Pieces Technology, 8435 N Stemmons Fwy #1150, Dallas, TX, USA.
School of Biomedical Informatics, University of Texas Health Science Center at Houston, Houston, TX, USA.
BMC Med Inform Decis Mak. 2017 Jul 5;17(Suppl 2):76. doi: 10.1186/s12911-017-0472-y.
To identify safety signals by manual review of individual report in large surveillance databases is time consuming; such an approach is very unlikely to reveal complex relationships between medications and adverse events. Since the late 1990s, efforts have been made to develop data mining tools to systematically and automatically search for safety signals in surveillance databases. Influenza vaccines present special challenges to safety surveillance because the vaccine changes every year in response to the influenza strains predicted to be prevalent that year. Therefore, it may be expected that reporting rates of adverse events following flu vaccines (number of reports for a specific vaccine-event combination/number of reports for all vaccine-event combinations) may vary substantially across reporting years. Current surveillance methods seldom consider these variations in signal detection, and reports from different years are typically collapsed together to conduct safety analyses. However, merging reports from different years ignores the potential heterogeneity of reporting rates across years and may miss important safety signals.
Reports of adverse events between years 1990 to 2013 were extracted from the Vaccine Adverse Event Reporting System (VAERS) database and formatted into a three-dimensional data array with types of vaccine, groups of adverse events and reporting time as the three dimensions. We propose a random effects model to test the heterogeneity of reporting rates for a given vaccine-event combination across reporting years. The proposed method provides a rigorous statistical procedure to detect differences of reporting rates among years. We also introduce a new visualization tool to summarize the result of the proposed method when applied to multiple vaccine-adverse event combinations.
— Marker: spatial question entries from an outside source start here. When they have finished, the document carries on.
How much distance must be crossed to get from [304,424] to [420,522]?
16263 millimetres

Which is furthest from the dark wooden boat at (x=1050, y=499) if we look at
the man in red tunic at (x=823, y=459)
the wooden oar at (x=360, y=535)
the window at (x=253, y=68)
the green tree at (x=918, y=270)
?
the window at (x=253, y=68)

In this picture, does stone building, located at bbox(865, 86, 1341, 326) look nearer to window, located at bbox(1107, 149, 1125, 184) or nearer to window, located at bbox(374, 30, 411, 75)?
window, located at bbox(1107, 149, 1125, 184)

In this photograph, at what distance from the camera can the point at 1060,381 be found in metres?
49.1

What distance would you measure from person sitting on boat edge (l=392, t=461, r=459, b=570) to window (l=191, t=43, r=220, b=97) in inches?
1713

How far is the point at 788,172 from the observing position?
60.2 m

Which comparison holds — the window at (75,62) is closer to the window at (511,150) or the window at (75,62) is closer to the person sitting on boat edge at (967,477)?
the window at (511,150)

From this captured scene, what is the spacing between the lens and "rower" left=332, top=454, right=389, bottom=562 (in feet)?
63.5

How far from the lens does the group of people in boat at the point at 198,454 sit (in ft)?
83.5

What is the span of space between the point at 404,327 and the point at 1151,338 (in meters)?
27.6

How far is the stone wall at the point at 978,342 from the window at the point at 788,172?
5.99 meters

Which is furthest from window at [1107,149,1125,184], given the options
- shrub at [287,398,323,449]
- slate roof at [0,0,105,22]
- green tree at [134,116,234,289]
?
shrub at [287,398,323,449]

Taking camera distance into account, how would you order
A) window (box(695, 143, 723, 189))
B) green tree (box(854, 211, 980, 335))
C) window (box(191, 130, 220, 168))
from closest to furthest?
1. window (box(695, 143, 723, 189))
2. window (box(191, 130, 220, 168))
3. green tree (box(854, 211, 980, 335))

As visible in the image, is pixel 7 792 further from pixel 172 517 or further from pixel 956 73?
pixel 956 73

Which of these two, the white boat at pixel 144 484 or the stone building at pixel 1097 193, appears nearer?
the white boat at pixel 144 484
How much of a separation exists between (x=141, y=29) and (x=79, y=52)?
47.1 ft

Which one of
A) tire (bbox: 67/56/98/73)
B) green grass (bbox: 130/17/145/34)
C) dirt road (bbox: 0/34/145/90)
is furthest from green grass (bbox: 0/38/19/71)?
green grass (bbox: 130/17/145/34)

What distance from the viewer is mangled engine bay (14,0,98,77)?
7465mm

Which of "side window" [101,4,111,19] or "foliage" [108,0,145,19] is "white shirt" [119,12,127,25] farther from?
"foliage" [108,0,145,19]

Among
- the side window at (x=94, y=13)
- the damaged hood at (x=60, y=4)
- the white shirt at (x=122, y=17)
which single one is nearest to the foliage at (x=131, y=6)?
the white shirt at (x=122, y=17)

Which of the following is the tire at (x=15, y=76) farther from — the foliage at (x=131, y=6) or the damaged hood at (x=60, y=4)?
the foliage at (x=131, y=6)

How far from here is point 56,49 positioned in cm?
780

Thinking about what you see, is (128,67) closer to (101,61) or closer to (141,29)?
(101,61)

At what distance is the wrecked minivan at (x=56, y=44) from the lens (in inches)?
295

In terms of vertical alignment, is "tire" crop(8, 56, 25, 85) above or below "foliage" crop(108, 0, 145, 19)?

We applied the proposed method to detect safety signals of FLU3, an influenza vaccine containing three flu strains, in the VAERS database. We showed that it had high statistical power to detect the variation in reporting rates across years. The identified vaccine-event combinations with significant different reporting rates over years suggested potential safety issues due to changes in vaccines which require further investigation.
We developed a statistical model to detect safety signals arising from heterogeneity of reporting rates of a given vaccine-event combinations across reporting years. This method detects variation in reporting rates over years with high power. The temporal trend of reporting rate across years may reveal the impact of vaccine update on occurrence of adverse events and provide evidence for further investigations.
通过手动审查大型监测数据库中的个体报告来识别安全信号非常耗时;这种方法不太可能揭示药物与不良事件之间的复杂关系。自 20 世纪 90 年代末以来,人们一直在努力开发数据挖掘工具,以便在监测数据库中系统地自动搜索安全信号。流感疫苗对安全性监测提出了特殊挑战,因为疫苗每年都会根据当年预测流行的流感菌株进行更新。因此,可以预期流感疫苗接种后不良事件(特定疫苗-事件组合的报告数/所有疫苗-事件组合的报告数)的报告率在报告年度之间会有很大差异。当前的监测方法很少考虑到信号检测中的这些变化,不同年份的报告通常合并在一起进行安全性分析。然而,合并来自不同年份的报告忽略了报告率在各年之间的潜在异质性,并且可能会错过重要的安全信号。
从疫苗不良事件报告系统(VAERS)数据库中提取了 1990 年至 2013 年期间的不良事件报告,并将其格式化为具有疫苗类型、不良事件组和报告时间作为三个维度的三维数据数组。我们提出了一个随机效应模型来测试给定疫苗-事件组合在报告年度之间的报告率的异质性。该方法提供了一种严格的统计程序,用于检测各年报告率之间的差异。我们还引入了一种新的可视化工具,用于总结应用于多个疫苗-不良事件组合时该方法的结果。
我们将提出的方法应用于 VAERS 数据库中含三种流感株的流感疫苗 FLU3 的安全性信号检测。结果表明,该方法具有很高的统计功效,可以检测各年报告率之间的变化。确定的在各年报告率存在显著差异的疫苗-事件组合提示由于疫苗变化而可能存在安全问题,需要进一步调查。
我们开发了一种统计模型,用于检测给定疫苗-事件组合在报告年度之间报告率的异质性引起的安全信号。该方法具有较高的功效,可以检测各年报告率的变化。各年报告率的时间趋势可以揭示疫苗更新对不良事件发生的影响,并为进一步调查提供证据。